Reply To: Steven Kates on Say's Law

#21662
jepson
Participant

OK, one final attempt at convincing you on Mill, and then I promise I am done bothering you on this topic. 🙂

Here is a timeline of Mill’s writing on Say’s Law:

1824: War Expenditure essay, in which he lays out his deductive proof for the impossibility of (ex ante) demand deficiency.

1844: Unsettled Questions essay, in which he reasserts the impossibility of demand deficiency, then shows how there really can be too much of everything (except money) in times of commercial crisis.

1848: Principles of Political Economy, his magnum opus. Chapter 14 of Book 3, titled Of Excess Of Supply, consists of four sections. The first three lay out essentially the same deductive proof as he gave in the War Expenditure essay, while the fourth has a discussion of commercial crisis, similar to the Unsettled Questions essay.

The secondary literature in the 20th century has almost entirely ignored the War Expenditure essay and the first three sections of the Principles chapter. They have would have us believe that Mill’s view on Say’s Law is contained in his description of commercial crisis in the Unsettled Questions essay and the last section of Principles, where he acknowledges that there “really is” general overproduction. They thus retroactively draft him onto Team Say’s Identity, where Say’s Law is defined in a manner that only strictly holds for barter.

There are several reasons why this is untenable:

1) Even if you only consider the Unsettled Questions essay, the standard interpretation is not particularly satisfactory, given Mill’s flat assertions at both the beginning and the very end of the essay that general overproduction is impossible. Kates notes that one commentator referred to this essay as “schizophrenic”.

2) In the context of Mill’s entire output, the Unsettled Questions essay is bookended by War Expenditure and Principles, in both of which he devotes considerable space to a deductive proof that general overproduction is impossible. The fact that it reappears in Principles rules out the possibility that it was merely a youthful digression, which he had abandoned by the 1840s. This reasoning needs to be accounted for as well in coming to terms with Mill’s position.

3) The Principles chapter opens with unequivocal rhetoric: “Because this phenomenon of over-supply[…]may exist in the case of any one commodity whatever, many persons, including some distinguished political economists, have thought that it may exist with regard to all commodities[…] [This] doctrine appears to me to involve so much inconsistency in its very conception, that I feel considerable difficulty in giving any statement of it which shall be at once clear, and satisfactory to its supporters.

After devoting sections 2 and 3 to proving that the ability to purchase and willingness to purchase, respectively, cannot be lacking, he concludes section 3 with equal force: “Thus, in whatever manner the question is looked at, even though we go to the extreme verge of possibility to invent a supposition favourable to it, the theory of general over-production implies an absurdity.”

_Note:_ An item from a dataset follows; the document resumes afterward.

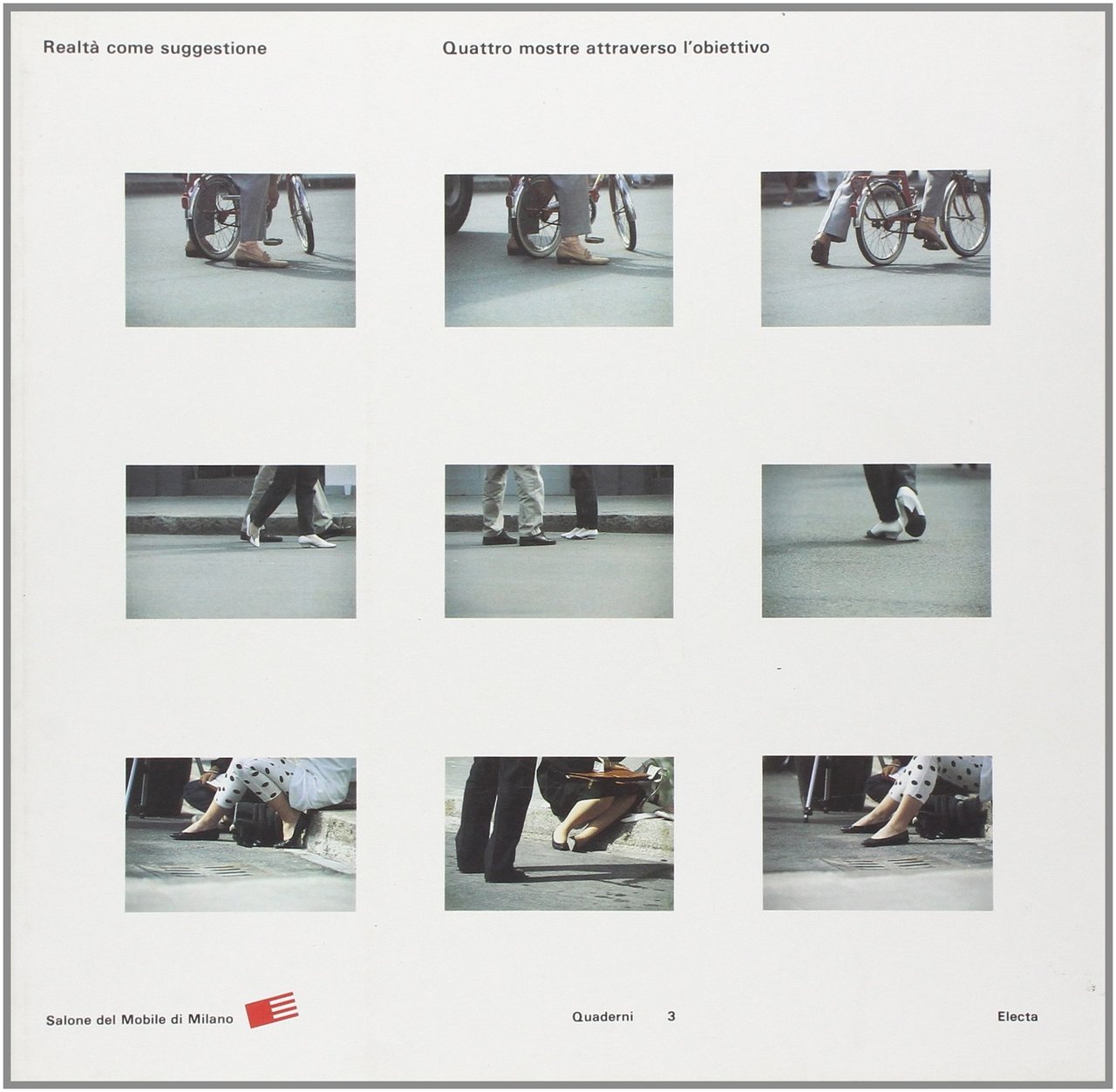 Salone del Mobile di Milano. Quaderni. 3. Realtà come suggestione. …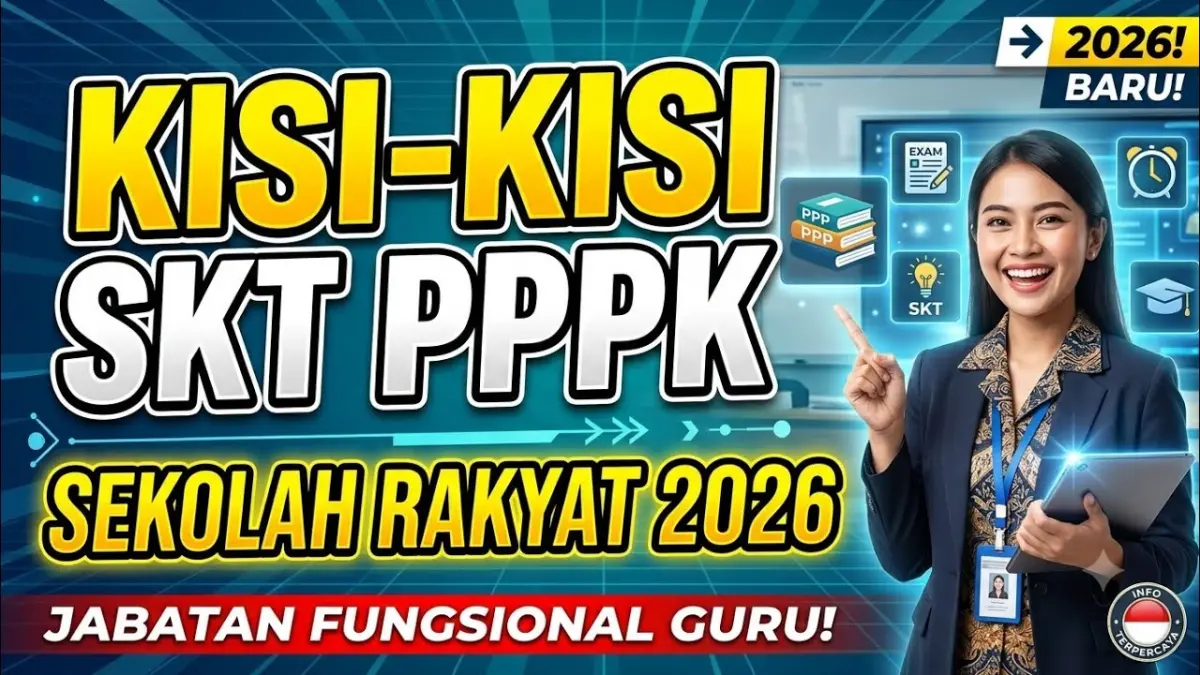 Kisi-kisi SKT P3K Sekolah Rakyat 2026 untuk guru mencakup psikotes, bahasa Inggris, dan wawancara. Simak materi dan tips persiapannya. (Youtube. com)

Then, in section 4, he starts talking about commercial crisis (as in Unsettled Questions), the apparent exception where there really is too much of everything except money. But he is 100% explicit that this is not a contradiction of the reasoning contained in the first 3 sections. He opens section 4 by saying “What then is it by which men who have reflected much on economical phenomena[…]have been led to embrace so irrational a doctrine? I conceive them to have been deceived by a mistaken interpretation of certain mercantile facts.”

So there is really no justification for claiming that this discussion of commercial crisis, where there really is an overproduction of all things, is representative of his view on Say’s Law. He is very clear that this discussion is merely intended to show how it is that people continue to believe that general overproduction is possible, despite his logical proof to the contrary.

This has confused the heck out of 20th century commentators, especially Thomas Sowell, whose discussion of Mill is by far the weakest part of his book. How can Mill be describing how general overproduction really does happen in commercial crisis, but then saying that this is merely is merely “deceiving” people, and that general overproduction is really impossible? The answer, surely, centers on the ex ante/ex post distinction. Say’s Law, for Mill, was a denial of ex ante overproduction – this is clearly what his deductive proofs were intended to show. The fact that there can be (and often is) ex post overproduction is not relevant to this question, though it has led many people to be confused on the issue of ex ante overproduction.

So, yes, you found Mill describing how a commercial crisis (which is unique to a monetary economy) leads to ex post overproduction. But it does not follow that this represents Mill’s view on Say’s Law. In view of the considerations above, it clearly doesn’t. So I stand by my initial assessment. The claim that Mill interpreted Say as arguing purely in barter world is completely false.